The procedure to replace SMBS by enzymes should be kept simple. The ideal way is to make small trials in a pilot plant or laboratory to adjust the dough consistency and establish a convincing quality improvement of the final product. Once the decision for a modified procedure (enzyme dosage, recipe modifications, time and temperature adjustments) is taken, the process for the change-over in the production plant can start.

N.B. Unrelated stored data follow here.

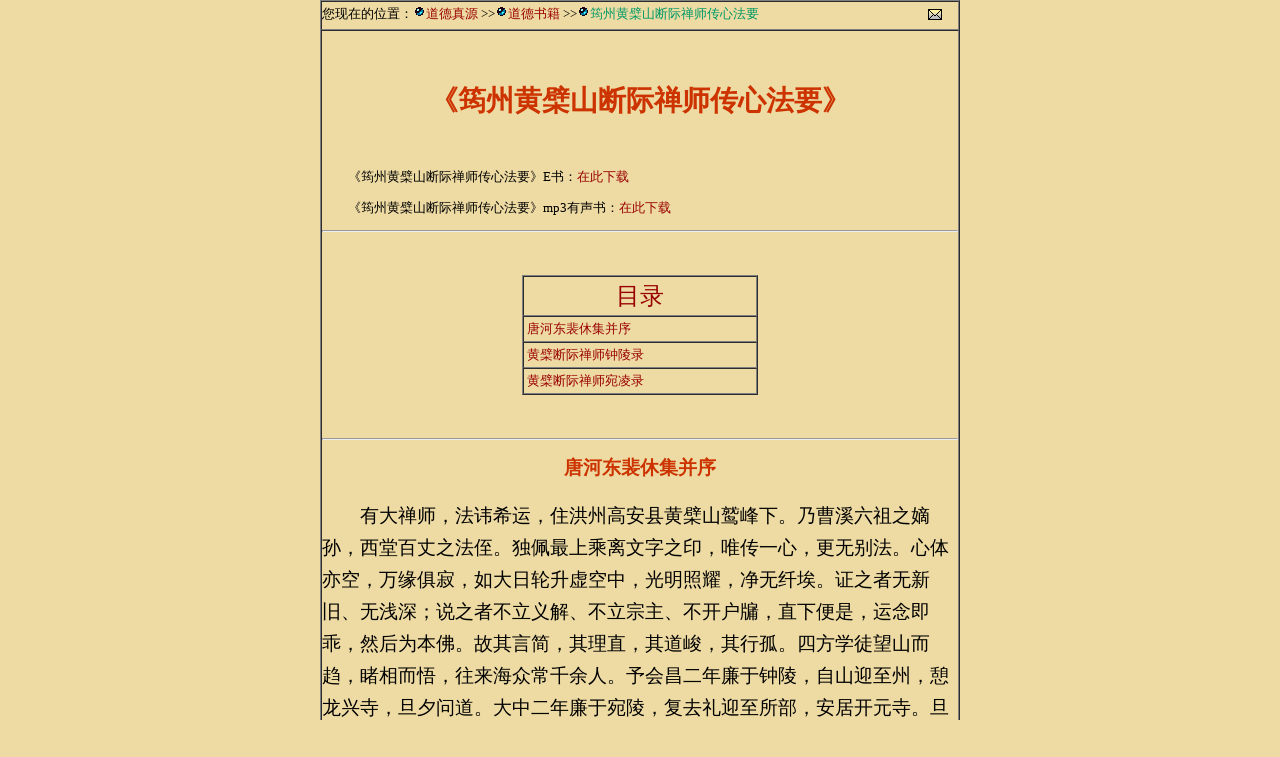

--- FILE ---
content_type: text/html
request_url: https://www.daode.in/rdbook/hbs/index.html
body_size: 1935
content:
<html>
<head>
<meta http-equiv="Content-Type" content="text/html; charset=gbk">
<title>筠州黄檗山断际禅师传心法要－目录－道德真源-道德网-道德网站</title>
<meta name="Robots" content="all">
<meta name="description" content="道德真源">
<meta name="keywords" content="道德,真理,佛教,佛经,佛法">
<style type="text/css">
<!--
body,td,th {font-family: 宋体, Times New Roman;	font-size: 10pt;}
body {margin-left: 0px;margin-top: 0px;margin-right: 0px;background-color: #eedba3;margin-bottom: 0px;}
a:link {text-decoration: none;color: #990000;}
a:visited {text-decoration: none;color: #990000;}
a:hover {text-decoration: none;	color: #666666;}
a:active {text-decoration: none;}
a {font-size: 10pt;}
h1 {font-size: 21pt;color: #CC3300;}
h2 {font-size: 14pt;color: #CC3300;}
h3 {font-size: 12pt;color: #CC3300;}
h4 {font-size: 10pt;color: #CC3300;}
h6 {font-size: 10pt;color: #FFCC00;}
.style2 {color: #CC9900;font-family: "Times New Roman";}
.bt1 {font-family: "宋体", "Times New Roman";font-size: 18pt;color: #990000;}
.bt2 {font-family: "宋体", "Times New Roman";font-size: 14pt;color: #990000;}
.bt3 {	font-family: "宋体", "Times New Roman";	font-size: 12pt;color: #990000;}
.bt4 {	font-family: "宋体", "Times New Roman";	font-size: 10pt;color: #990000;}
.open {font-family: "宋体", "Times New Roman";font-size: 10pt;color: #009966;}
.style15 {color: #000000;font-size: 14pt;font-family: "宋体";line-height: 24pt;}
-->
</style>
<link href="/favicon.ico" rel="icon" type="image/x-icon" />
</head>

<body>
<table width="640" border="1" align="center" cellpadding="0" cellspacing="0">
  <!--DWLayoutTable-->
  <tr>
    <td width="636" height="29" valign="top"><table width="100%" border="0" cellpadding="0" cellspacing="0">
        <!--DWLayoutTable-->
        <tr>
          <td width="590" height="25" valign="middle">您现在的位置：<img src="../../images/rball.gif" alt="open" width="13" height="13"><a href="../../index.html">道德真源</a> &gt;&gt;<img src="../../images/rball.gif" alt="open" width="13" height="13"><a href="../index.html">道德书籍</a> &gt;&gt;<img src="../../images/rball.gif" alt="open" width="13" height="13"><span class="open">筠州黄檗山断际禅师传心法要<span class="bt1"><a name="ml"></a></span></span></td>
          <td width="46" valign="middle"><div align="center"><a href="../../contact.htm" target="_blank"><img src="../../images/mail1.gif" alt="Email" width="14" height="11" border="0"></a></div></td>
        </tr>
    </table></td>
  </tr>
  <tr>
    <td height="458" valign="top"><h1 align="center">&nbsp;</h1>
    <h1 align="center">《筠州黄檗山断际禅师传心法要》</h1>
    <p align="center">&nbsp;</p>
    <p align="left">　　《筠州黄檗山断际禅师传心法要》E书：<a href="../index.html">在此下载</a></p>
    <p align="left">　　《筠州黄檗山断际禅师传心法要》mp3有声书：<a href="../../myvideo/hbs.htm">在此下载</a></p>
    <hr>
    <p>&nbsp;</p>
    <div align="left">
      <table width="236" border="1" align="center" cellpadding="3" cellspacing="0">
        <tr>
          <td width="226"><div align="center" class="bt1">目录</div></td>
        </tr>
        <tr>
         <td><a href="#00">唐河东裴休集并序</a></td>
        </tr>
        <tr>
         <td><a href="01.htm">黄檗断际禅师钟陵录</a></td>
        </tr>
        <tr>
          <td><a href="02.htm">黄檗断际禅师宛凌录</a></td>
        </tr>
      </table>
      <p>&nbsp;</p>
      <hr>
      <h2 align="center">唐河东裴休集并序<a name="00"></a></h2>
      <p class="style15">  　　有大禅师，法讳希运，住洪州高安县黄檗山鹫峰下。乃曹溪六祖之嫡孙，西堂百丈之法侄。独佩最上乘离文字之印，唯传一心，更无别法。心体亦空，万缘俱寂，如大日轮升虚空中，光明照耀，净无纤埃。证之者无新旧、无浅深；说之者不立义解、不立宗主、不开户牖，直下便是，运念即乖，然后为本佛。故其言简，其理直，其道峻，其行孤。四方学徒望山而趋，睹相而悟，往来海众常千余人。予会昌二年廉于钟陵，自山迎至州，憩龙兴寺，旦夕问道。大中二年廉于宛陵，复去礼迎至所部，安居开元寺。旦夕受法，退而纪之，十得一二，佩为心印，不敢发扬。今恐入神精义不闻于未来，遂出之，授门下僧太舟法建，归旧山之广唐寺，问长老法众，与往日常所亲闻，同异何如也？</p>
      <p align="right" class="style15">          时唐大中十一年十月初八日序<br>
        <a href="#ml">返回目录</a></p>
      </div>        </td>
  </tr>
  <tr>
    <td height="25" valign="top"><table width="100%" border="0" cellpadding="0" cellspacing="0">
        <!--DWLayoutTable-->
        <tr>
          <td width="637" height="24" valign="middle"><div align="center"><span class="style2">Copyright &copy; 2001-, All Rights Reserved.</span> <a href="http://www.daode.info">www.daode.info</a></div></td>
        </tr>
    </table></td>
  </tr>
</table>
<script defer src="https://static.cloudflareinsights.com/beacon.min.js/vcd15cbe7772f49c399c6a5babf22c1241717689176015" integrity="sha512-ZpsOmlRQV6y907TI0dKBHq9Md29nnaEIPlkf84rnaERnq6zvWvPUqr2ft8M1aS28oN72PdrCzSjY4U6VaAw1EQ==" data-cf-beacon='{"version":"2024.11.0","token":"026cc9568dc54da3b8c797aac9911149","r":1,"server_timing":{"name":{"cfCacheStatus":true,"cfEdge":true,"cfExtPri":true,"cfL4":true,"cfOrigin":true,"cfSpeedBrain":true},"location_startswith":null}}' crossorigin="anonymous"></script>
</body>
</html>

Particularly if no pilot plant is available, it is advisable to introduce the change in small steps. In order to avoid unnecessary trouble at the production scale, the replacement process should start by using e.g. 20 % of the chosen typical enzyme dosage replacing e.g. 20 % of the SMBS, then 40 % etc., accompanied by small adjustments of the resting time (let the dough-maker decide when the dough is ready) and of the oven temperature. Reduce milk solids and reducing sugars stepwise in order to compensate for differences in the colour of the product. In a relatively short time, the process can be completed. Table 1 gives an example for an iterative replacement of SMBS accompanied by an economic optimization of the formula.
1 We chose a low maximum dosage in order to improve the processing tolerance: Higher dosages cause faster change of dough properties in case of standstills.
2 Mixing time depends on type of mixer, may vary from 8 to 15 minutes
3 Resting times vary with enzyme dosage. Lower enzyme dosages require longer resting times but result in more tolerance in case of interruptions of the production process. Resting time can be reduced when mixing time is prolonged (keep energy input constant by reducing mixing speed).